Grande parte da reabilitação ocorreu na Santa Casa de São Paulo, conforme atestado do Hospital, em anexo.

Tinha dificuldade na fala e na coordenação motora. Em 15/07/2014 o reclamante atendido pela Profa. Dra. Liane Hulle Catani, CRM n° 55883, que baseado nos exames clínicos e físicos constatou que a coordenação motora do reclamante estava comprometida:

“...não encontramos outras alterações, além das sequelas motoras finas...”

“Melhor complementar com tratamento específico.”

 Conforme prescrito pela Médica especialista na área, o reclamante necessitava de tratamento específico. Mais uma vez as reclamadas quedaram inertes, abandonando o reclamante a sua sorte.

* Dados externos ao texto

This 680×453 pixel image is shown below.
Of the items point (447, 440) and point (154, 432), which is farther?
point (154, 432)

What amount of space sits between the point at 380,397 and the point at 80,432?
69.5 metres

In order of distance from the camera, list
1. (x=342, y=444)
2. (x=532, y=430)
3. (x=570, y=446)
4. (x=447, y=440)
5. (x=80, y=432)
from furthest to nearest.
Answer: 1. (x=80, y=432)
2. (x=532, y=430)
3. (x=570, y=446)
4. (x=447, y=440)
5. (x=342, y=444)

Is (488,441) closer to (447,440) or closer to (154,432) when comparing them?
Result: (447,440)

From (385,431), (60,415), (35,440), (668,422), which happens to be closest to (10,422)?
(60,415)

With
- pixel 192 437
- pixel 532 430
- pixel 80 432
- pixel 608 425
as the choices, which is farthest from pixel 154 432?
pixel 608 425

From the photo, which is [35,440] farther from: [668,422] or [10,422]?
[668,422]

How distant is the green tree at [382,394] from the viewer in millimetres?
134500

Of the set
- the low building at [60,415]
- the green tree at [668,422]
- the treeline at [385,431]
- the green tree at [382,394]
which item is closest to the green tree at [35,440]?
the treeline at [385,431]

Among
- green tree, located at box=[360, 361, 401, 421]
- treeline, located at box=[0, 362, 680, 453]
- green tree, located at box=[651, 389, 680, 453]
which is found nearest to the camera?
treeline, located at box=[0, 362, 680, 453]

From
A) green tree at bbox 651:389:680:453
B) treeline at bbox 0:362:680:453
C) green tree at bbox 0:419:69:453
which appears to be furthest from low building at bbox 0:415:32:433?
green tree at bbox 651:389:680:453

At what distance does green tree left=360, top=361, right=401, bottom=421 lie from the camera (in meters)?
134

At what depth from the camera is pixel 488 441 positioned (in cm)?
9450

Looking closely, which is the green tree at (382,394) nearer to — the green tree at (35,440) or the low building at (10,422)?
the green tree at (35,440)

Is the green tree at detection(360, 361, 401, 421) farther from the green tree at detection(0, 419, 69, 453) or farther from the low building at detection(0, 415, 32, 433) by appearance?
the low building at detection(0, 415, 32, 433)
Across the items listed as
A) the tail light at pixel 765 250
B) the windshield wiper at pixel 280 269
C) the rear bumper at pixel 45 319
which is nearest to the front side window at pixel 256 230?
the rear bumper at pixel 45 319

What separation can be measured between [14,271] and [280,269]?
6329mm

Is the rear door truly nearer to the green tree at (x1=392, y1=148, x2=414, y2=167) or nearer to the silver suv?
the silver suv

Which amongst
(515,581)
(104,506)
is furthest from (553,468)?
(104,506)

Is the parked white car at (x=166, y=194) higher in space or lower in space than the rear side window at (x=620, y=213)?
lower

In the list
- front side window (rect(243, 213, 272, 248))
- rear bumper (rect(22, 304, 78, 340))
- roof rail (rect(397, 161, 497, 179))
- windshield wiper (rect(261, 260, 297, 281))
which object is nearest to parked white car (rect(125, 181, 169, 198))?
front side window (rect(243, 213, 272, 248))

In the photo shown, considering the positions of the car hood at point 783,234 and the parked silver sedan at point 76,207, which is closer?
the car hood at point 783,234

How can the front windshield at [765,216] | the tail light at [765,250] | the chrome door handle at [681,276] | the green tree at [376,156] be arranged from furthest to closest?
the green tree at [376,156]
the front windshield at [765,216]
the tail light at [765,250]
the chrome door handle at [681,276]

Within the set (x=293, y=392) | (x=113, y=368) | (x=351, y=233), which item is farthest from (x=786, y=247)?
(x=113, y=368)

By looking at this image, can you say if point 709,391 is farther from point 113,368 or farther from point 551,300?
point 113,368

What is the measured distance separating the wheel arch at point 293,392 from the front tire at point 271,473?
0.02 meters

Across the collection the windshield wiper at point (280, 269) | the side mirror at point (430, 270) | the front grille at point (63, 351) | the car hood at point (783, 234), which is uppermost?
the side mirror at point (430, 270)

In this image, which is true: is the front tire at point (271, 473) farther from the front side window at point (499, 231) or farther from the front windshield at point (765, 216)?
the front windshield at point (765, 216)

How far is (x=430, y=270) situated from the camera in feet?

DIS e CA Penapolense foram notificadas para que pudessem auxiliar na recuperação do reclamante, invocando ainda o princípio da dignidade da pessoa humana. Sem respostas.

Ao perceberem que não conseguiriam negociar e exigir a multa do contrato DIS e CA Penapolense abandonaram o atleta a sua sorte, a mercê de tratamento no SUS e ajuda de amigos.

Necessitava de tratamento específico para sua reabilitação para ao menos, a vida cotidiana. O “tratamento específico” despendido por DIS e CA Penapolense foi obriga-lo a treinar sozinho, sem supervisão de nenhum profissional. Por meses o reclamante treinava sozinho, dando voltas em volta do gramado de um dos campos de treinamento da reclamada.

O reclamante necessitava de tratamento específico, sendo indicado o Physio Institute, clínica especializada na reabilitação de profissionais do esporte, sob comando do renomado Dr. Turíbio Santos Leite.

Segundo o instituto especializado, eram necessárias 50 sessões de fisioterapia específica para que o atleta pudesse se reabilitar, a priori, para a vida comum. O valor do tratamento era de R$10.750,00. Ocorre que DIS e CA Penapolense se negaram referido pagamento, indicando ao atleta a manutenção do tratamento no SUS.

O tratamento esta sendo pago por familiares e amigos.

Fato é que o atleta teve que, precocemente encerrar sua carreira, com apenas 22 anos de idade.

Importante ressaltar que se em tempo, após o grave acidente, DIS e CA Penapolense tivessem arcado com as despesas de um tratamento condizente, ou no mínimo necessário, se tivessem custeado um tratamento específico como foi requerido pelos médicos, a realidade do atleta, hoje, seria outra.

PEDIDOS DO PROCESSO

Seguro Obrigatório art. 45 da Lei Pelé e cláusula terceira “e” do contrato de trabalho (13 salários) = R$65.000,00

Reembolso das despesas médicas – art. 45, §2º da Lei Pelé = R$30.000,00

Estabilidade Provisória- art. 118 da Lei 8.213/91 = R$41.666,66

Lucro Cessante – art. 402 e 949 do Código Civil = R$1.114.000,00

Pensão Vitalícia – art. 950 do Código Civil = R$2.880.000,00

Indenização Acidente de Trabalho (Abandono) = R$100.000,00

Dano Moral = R$50.000,00

Diferença Salários = R$84.000,00

Cláusula Compensatória Desportiva = R$40.000,00

Férias = R$13.000,00 (nunca foram pagas as férias)

13º Salário = R$10.500,00 (nunca foi pago um único 13º)

TOTAL = R$4.428.166,66 (quatro milhões, quatrocentos e vinte e oito mil, cento e sessenta e seis reais e sessenta e seis centavos).